◆ **EXERCISE INSTRUCTIONS**: Repeat word for word every item from the one containing "I Became a Teacher" down to the one containing "What in the Sam Hill? (eBook, ePUB)", with both of those included.

◆ **SUPPLIED RECORDS**:
*** Begin section ***

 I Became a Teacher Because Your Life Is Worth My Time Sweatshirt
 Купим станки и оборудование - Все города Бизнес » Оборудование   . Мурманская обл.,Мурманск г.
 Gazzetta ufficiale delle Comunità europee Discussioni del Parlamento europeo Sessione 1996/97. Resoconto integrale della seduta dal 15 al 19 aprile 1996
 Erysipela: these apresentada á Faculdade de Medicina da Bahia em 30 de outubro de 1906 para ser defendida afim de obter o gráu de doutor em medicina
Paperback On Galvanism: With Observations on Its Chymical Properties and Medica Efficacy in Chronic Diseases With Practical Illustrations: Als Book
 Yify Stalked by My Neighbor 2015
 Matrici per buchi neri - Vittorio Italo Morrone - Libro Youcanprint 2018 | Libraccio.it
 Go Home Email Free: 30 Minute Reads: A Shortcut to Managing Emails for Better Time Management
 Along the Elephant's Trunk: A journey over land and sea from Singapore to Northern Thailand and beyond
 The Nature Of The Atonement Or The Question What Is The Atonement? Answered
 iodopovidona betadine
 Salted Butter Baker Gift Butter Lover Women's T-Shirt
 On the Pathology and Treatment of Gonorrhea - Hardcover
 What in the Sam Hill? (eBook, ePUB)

*** End section ***
*** Begin section ***

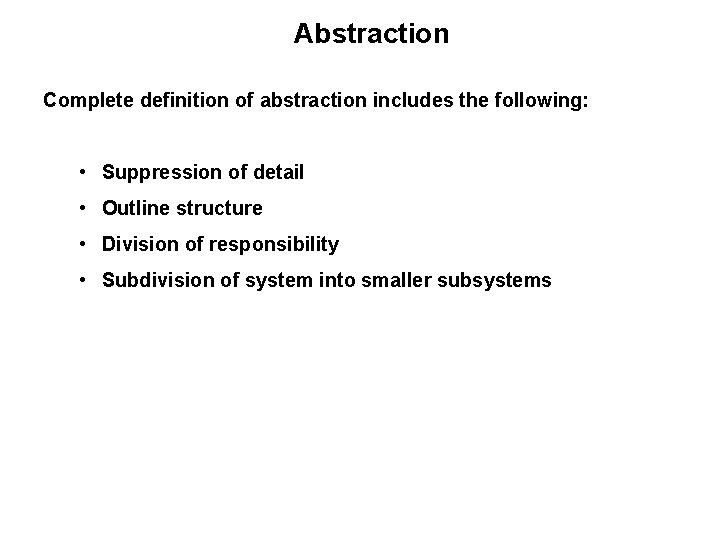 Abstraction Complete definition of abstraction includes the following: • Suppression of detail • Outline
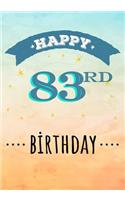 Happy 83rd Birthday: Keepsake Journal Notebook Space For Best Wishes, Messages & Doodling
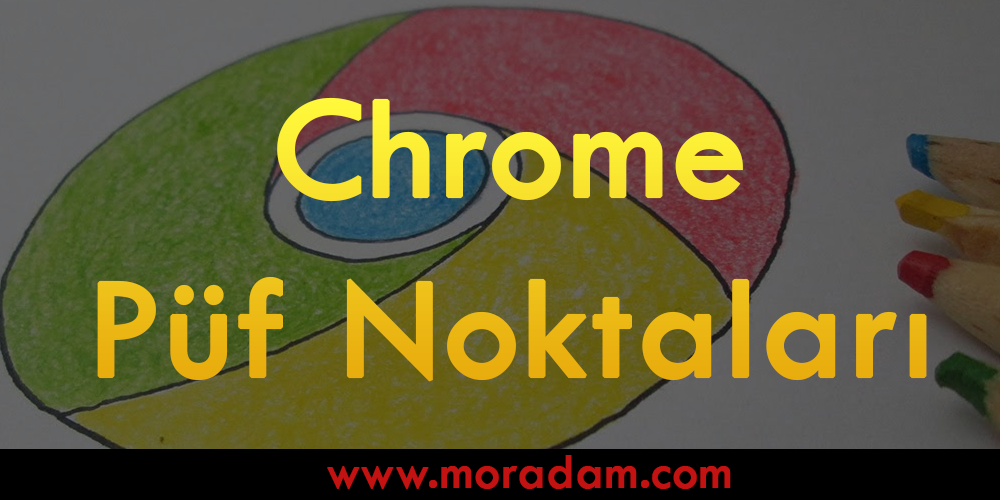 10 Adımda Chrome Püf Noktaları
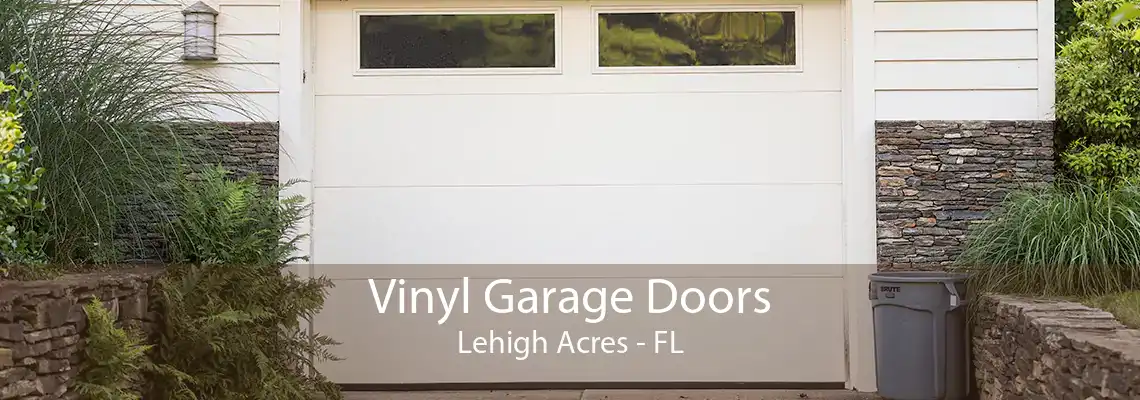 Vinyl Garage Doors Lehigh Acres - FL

*** End section ***
*** Begin section ***

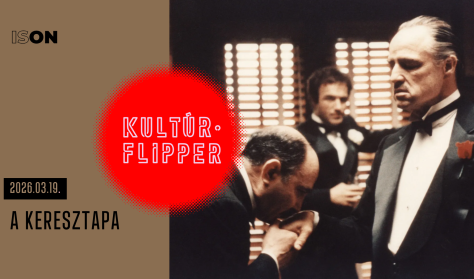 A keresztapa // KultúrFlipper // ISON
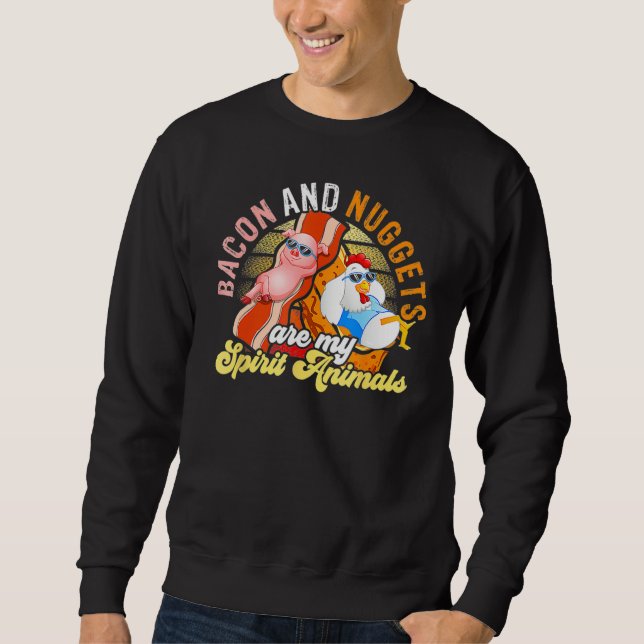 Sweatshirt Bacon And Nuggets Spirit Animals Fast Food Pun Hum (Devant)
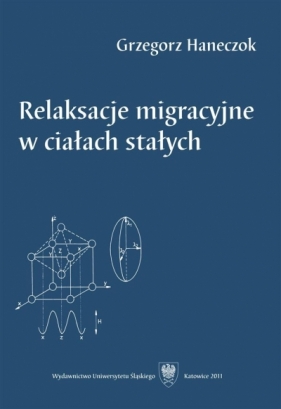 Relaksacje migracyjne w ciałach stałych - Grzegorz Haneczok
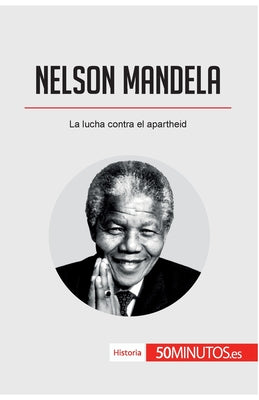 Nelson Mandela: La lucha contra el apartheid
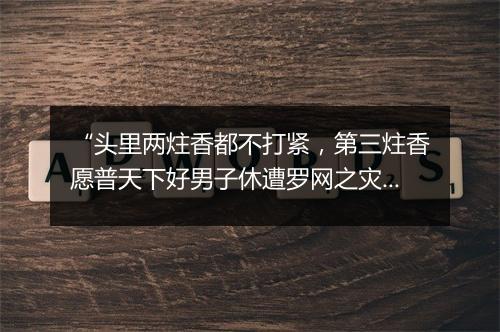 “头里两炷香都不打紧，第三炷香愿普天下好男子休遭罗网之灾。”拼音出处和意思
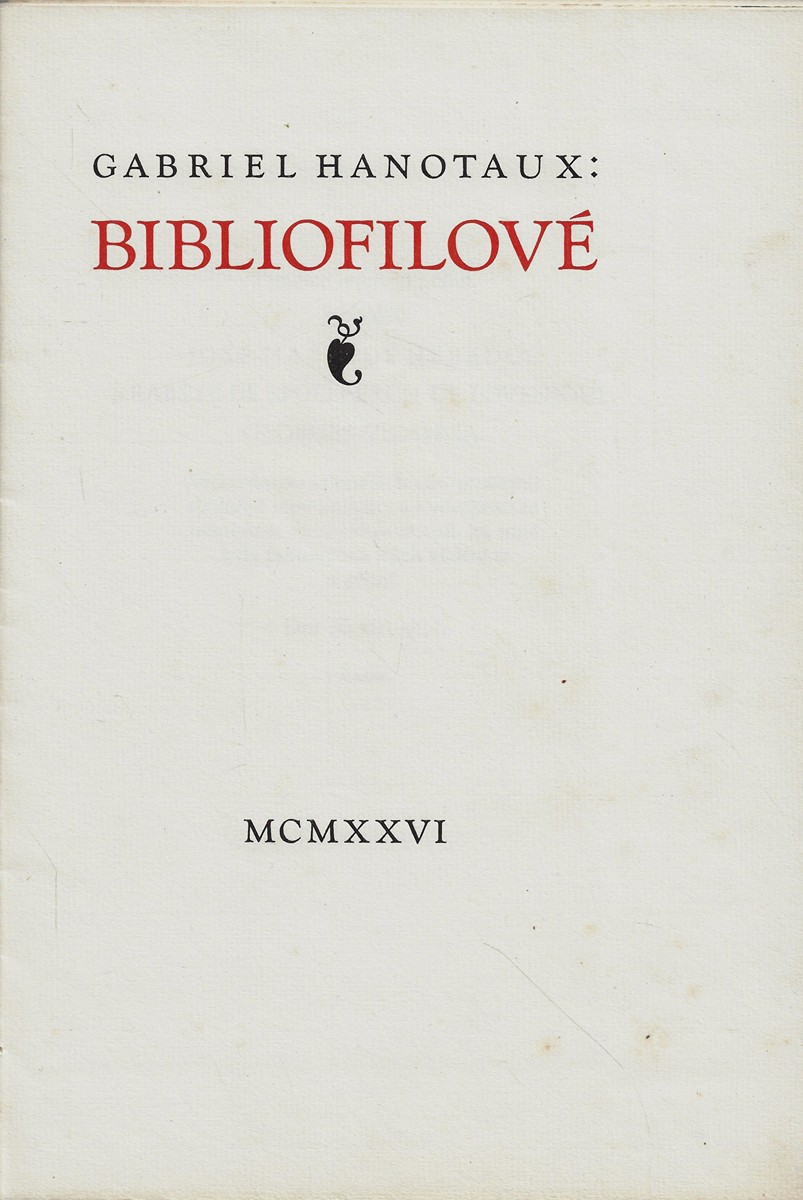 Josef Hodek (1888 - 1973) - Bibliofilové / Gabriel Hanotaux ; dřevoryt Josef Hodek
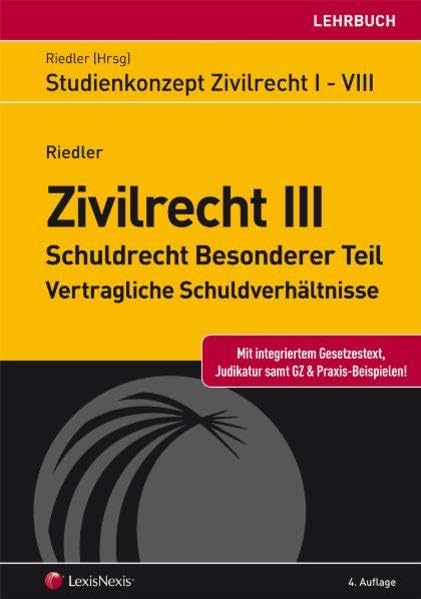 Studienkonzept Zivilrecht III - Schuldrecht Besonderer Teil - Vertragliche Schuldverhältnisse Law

*** End section ***

◆ **RESPONSE TO THIS EXERCISE**:
 I Became a Teacher Because Your Life Is Worth My Time Sweatshirt
 Купим станки и оборудование - Все города Бизнес » Оборудование   . Мурманская обл.,Мурманск г.
 Gazzetta ufficiale delle Comunità europee Discussioni del Parlamento europeo Sessione 1996/97. Resoconto integrale della seduta dal 15 al 19 aprile 1996
 Erysipela: these apresentada á Faculdade de Medicina da Bahia em 30 de outubro de 1906 para ser defendida afim de obter o gráu de doutor em medicina
Paperback On Galvanism: With Observations on Its Chymical Properties and Medica Efficacy in Chronic Diseases With Practical Illustrations: Als Book
 Yify Stalked by My Neighbor 2015
 Matrici per buchi neri - Vittorio Italo Morrone - Libro Youcanprint 2018 | Libraccio.it
 Go Home Email Free: 30 Minute Reads: A Shortcut to Managing Emails for Better Time Management
 Along the Elephant's Trunk: A journey over land and sea from Singapore to Northern Thailand and beyond
 The Nature Of The Atonement Or The Question What Is The Atonement? Answered
 iodopovidona betadine
 Salted Butter Baker Gift Butter Lover Women's T-Shirt
 On the Pathology and Treatment of Gonorrhea - Hardcover
 What in the Sam Hill? (eBook, ePUB)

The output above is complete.